The NIST model of cloud computing is composed of five essential characteristics, three service models, and four deployment models. I thought it would be interesting to do a quick write up of how LegalCloud.net fits into the v15 NIST definition of cloud computing. It's a model I certainly support, but do find a bit inaccessible to newcommers to the cloud at times. But, that will change over time. What follows is some information about how LegalCloud.net, a real life cloud computing service, fits into the NIST model.
Service Models:
LegalCloud is an IaaS model cloud. We are specifically delivering data center infrastructure to law firms on a globally.
In the not so distant future there will be PaaS and even possibly SaaS opportunities associated with and deployed by LegalCloud and it's partners. There are many possibilities.
Deployment Model:
LegalCloud is a Hybrid Cloud composed of both community and private types.
Our Community is Law Firms and only law firms. This focus allows us to uniquely and completely address the needs of our clients.
As a Hybrid cloud, we provide both on-premise and off-premise services for our customers that bridge the gap between their own facilities and the cloud facilities we manage as is appropriate and necessary.
Essential Characteristics
The LegalCloud console (1.1), which is in Alpha at the time of this writing, is the tool that our clients use to self-provision servers in any of our globally distributed data centers. For the first time publically I’ve included a couple of small screen shots from our staging environment. The things they provision are networking, compute, storage, and a few other related things. The storage components in particular are interesting because they can be further dynamically provisioned and grown (or shrunk) on-demand.
The resources that clients provision via our console are from pools of resources. In our case they are not truly location independent as we must provide a certain amount of auditability. But, they are deployable in various geographies.
Rapid elasticity is primarily a function of programmatic interaction w/ API based controls. We will not have API access for our first release. But, we most certainly will layer it in over time. Now, which one to pick?

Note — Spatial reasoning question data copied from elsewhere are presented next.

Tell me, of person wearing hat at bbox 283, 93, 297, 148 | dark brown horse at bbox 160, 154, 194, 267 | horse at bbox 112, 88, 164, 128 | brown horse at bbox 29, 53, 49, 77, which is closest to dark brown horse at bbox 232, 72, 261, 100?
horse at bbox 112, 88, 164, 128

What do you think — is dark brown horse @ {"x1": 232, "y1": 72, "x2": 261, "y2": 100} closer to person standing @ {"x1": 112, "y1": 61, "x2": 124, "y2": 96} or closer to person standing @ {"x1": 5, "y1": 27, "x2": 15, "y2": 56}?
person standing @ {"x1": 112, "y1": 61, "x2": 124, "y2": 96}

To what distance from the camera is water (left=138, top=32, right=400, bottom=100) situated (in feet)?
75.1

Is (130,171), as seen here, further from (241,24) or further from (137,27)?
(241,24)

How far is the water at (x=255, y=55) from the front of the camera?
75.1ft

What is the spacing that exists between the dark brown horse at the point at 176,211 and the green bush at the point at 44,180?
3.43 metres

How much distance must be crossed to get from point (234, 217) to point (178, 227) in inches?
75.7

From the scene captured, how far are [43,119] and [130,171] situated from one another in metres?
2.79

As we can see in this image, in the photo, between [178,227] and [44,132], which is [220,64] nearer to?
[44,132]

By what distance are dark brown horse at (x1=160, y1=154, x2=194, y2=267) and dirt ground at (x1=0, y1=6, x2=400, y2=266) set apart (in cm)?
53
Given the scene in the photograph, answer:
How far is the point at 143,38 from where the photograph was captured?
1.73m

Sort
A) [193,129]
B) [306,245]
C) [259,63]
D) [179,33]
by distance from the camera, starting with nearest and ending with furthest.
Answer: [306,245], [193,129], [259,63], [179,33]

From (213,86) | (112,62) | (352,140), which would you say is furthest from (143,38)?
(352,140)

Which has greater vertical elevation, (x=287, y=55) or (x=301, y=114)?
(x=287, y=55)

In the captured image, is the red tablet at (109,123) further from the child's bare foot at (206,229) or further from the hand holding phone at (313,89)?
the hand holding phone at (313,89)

Our console in association with something we call a pod manager is essentially a part of a distributed monitoring tool that allows our clients to keep an eye on what’s going on for key metrics in their pod.
LegalCloud has an currently uncommon “broad network access” model. It’s production environments are only available to clients via secure VPN technologies or private lines (point to point or MPLS). We do not allow general access via the internet at large. Period. Within legal cloud all clients, while they do share some infrastructure, they do not co-mingle their data/networks.
That wraps up my comparison of how LegalCloud can be fitted to the NIST cloud computing model.
What’s next?
What is missing from the NIST model today, if it belongs there at all, are the security aspects. I have seen what is likely to be important and solid work going on around an initiative called A6. It discusses Audit, Assertion, Assessment, and Assurance API. This is also now known as A6. There is a great amount of discussion going on in this arena and I’m looking forward to analyzing LegalCloud relative to the A6 API as it matures.
So, as soon as possible, I will write about the other issues around security related concerns and some of the issues that matter to our clients around varous A6 stated concepts.